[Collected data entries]
***
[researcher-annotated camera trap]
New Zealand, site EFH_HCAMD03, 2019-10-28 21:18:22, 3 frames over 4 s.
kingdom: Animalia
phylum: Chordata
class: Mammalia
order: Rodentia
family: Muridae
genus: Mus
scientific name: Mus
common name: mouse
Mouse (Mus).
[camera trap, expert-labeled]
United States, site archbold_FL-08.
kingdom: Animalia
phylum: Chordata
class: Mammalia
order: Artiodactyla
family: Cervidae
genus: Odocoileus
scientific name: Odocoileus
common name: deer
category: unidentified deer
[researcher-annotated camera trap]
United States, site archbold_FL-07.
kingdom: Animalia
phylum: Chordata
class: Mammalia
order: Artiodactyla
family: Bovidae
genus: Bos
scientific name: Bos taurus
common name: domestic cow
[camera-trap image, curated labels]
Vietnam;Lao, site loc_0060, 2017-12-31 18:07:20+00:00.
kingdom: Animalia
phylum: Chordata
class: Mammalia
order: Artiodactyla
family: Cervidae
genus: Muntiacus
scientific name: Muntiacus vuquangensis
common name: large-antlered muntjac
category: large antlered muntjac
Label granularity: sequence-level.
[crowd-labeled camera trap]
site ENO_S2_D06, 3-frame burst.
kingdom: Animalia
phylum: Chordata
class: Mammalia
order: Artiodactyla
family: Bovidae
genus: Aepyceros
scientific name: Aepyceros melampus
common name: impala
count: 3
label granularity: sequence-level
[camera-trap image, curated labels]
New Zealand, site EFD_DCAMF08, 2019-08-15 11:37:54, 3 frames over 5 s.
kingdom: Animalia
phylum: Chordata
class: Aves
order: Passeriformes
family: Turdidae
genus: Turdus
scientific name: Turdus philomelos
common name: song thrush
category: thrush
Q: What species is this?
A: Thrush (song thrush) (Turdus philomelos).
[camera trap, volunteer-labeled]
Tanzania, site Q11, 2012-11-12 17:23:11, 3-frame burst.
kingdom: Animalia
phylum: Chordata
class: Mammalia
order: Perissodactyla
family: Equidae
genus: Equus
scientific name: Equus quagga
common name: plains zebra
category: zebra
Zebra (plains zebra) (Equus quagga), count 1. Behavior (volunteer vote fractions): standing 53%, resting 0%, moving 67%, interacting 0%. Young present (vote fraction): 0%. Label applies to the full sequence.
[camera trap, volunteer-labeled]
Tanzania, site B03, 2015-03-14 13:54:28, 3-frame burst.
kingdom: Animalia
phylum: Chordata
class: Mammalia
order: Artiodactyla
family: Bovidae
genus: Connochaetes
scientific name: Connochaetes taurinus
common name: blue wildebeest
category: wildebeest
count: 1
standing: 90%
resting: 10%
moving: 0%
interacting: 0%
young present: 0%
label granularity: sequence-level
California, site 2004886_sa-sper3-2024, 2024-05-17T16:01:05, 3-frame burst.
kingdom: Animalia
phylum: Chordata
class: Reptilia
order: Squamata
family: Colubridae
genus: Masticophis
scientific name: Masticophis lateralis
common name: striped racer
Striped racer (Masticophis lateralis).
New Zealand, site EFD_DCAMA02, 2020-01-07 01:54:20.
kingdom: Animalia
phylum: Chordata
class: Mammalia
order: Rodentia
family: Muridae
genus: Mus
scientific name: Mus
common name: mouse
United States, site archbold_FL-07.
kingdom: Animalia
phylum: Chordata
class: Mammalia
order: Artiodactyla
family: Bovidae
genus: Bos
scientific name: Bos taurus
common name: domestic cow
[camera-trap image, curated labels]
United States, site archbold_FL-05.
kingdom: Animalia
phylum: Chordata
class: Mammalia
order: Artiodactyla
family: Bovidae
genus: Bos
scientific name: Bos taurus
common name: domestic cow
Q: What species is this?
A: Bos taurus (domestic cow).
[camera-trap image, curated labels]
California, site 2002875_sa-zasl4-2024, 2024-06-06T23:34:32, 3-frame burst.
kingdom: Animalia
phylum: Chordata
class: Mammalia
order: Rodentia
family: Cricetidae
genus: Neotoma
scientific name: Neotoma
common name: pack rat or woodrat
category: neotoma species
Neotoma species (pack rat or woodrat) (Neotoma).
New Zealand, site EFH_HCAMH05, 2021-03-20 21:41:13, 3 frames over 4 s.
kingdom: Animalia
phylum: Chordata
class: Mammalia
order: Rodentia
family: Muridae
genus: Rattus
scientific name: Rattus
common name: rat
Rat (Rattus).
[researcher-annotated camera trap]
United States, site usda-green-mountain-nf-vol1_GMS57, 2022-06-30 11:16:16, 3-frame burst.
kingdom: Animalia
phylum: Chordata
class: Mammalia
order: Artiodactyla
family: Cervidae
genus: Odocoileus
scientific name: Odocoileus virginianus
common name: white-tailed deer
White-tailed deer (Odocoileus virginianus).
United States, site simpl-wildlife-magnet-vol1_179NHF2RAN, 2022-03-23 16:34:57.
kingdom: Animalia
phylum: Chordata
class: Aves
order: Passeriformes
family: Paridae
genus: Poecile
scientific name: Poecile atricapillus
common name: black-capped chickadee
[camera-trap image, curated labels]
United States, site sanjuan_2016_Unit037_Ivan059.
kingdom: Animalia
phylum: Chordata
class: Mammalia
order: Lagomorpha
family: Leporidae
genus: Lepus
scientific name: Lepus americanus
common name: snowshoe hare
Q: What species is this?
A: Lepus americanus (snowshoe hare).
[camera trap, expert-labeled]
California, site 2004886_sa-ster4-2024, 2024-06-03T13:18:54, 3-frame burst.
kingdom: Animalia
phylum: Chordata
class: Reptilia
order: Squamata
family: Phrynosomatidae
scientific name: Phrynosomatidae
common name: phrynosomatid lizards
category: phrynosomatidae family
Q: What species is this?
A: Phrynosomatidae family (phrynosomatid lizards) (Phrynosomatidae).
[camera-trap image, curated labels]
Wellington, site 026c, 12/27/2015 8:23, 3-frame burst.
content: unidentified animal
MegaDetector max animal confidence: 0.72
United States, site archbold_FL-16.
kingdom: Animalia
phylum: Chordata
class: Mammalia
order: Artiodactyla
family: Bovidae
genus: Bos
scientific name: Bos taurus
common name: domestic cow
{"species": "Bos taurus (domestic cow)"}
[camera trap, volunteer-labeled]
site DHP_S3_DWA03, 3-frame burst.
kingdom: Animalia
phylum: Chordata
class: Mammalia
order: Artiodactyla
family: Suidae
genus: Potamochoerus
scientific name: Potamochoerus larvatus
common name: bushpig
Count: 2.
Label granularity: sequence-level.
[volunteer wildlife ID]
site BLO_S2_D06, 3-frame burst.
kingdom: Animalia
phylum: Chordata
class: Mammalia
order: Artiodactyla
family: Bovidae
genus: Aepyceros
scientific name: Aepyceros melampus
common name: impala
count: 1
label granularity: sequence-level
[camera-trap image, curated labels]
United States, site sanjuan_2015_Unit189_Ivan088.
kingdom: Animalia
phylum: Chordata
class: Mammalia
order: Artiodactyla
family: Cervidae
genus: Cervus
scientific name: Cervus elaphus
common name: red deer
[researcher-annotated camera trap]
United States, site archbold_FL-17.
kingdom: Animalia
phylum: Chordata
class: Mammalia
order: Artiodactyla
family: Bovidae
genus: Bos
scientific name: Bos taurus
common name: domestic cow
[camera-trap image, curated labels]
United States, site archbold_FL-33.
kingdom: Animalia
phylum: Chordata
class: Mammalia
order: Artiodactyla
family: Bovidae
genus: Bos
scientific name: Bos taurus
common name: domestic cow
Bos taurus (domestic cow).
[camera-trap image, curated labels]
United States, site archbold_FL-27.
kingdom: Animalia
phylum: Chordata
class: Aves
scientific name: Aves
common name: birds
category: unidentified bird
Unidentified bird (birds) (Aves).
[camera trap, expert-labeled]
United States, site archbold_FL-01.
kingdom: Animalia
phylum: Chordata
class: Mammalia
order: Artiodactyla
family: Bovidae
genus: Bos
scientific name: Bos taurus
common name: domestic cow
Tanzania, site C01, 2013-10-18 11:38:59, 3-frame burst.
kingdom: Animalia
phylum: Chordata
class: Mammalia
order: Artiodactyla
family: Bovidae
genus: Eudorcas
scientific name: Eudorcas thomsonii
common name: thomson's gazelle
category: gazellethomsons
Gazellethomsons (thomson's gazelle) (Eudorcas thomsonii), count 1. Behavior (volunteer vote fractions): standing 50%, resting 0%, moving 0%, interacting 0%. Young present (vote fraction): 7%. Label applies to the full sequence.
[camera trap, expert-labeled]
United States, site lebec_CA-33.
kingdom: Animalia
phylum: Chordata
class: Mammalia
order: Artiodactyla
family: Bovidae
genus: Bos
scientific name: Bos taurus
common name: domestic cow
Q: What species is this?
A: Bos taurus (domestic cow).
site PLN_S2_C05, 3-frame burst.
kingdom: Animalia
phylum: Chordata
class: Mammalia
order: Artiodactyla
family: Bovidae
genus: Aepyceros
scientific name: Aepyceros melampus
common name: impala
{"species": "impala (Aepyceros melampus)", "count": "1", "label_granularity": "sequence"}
***
### What to work on
Exactly how many lines of the records include "California"? Provide the number by itself.

### Answer below
3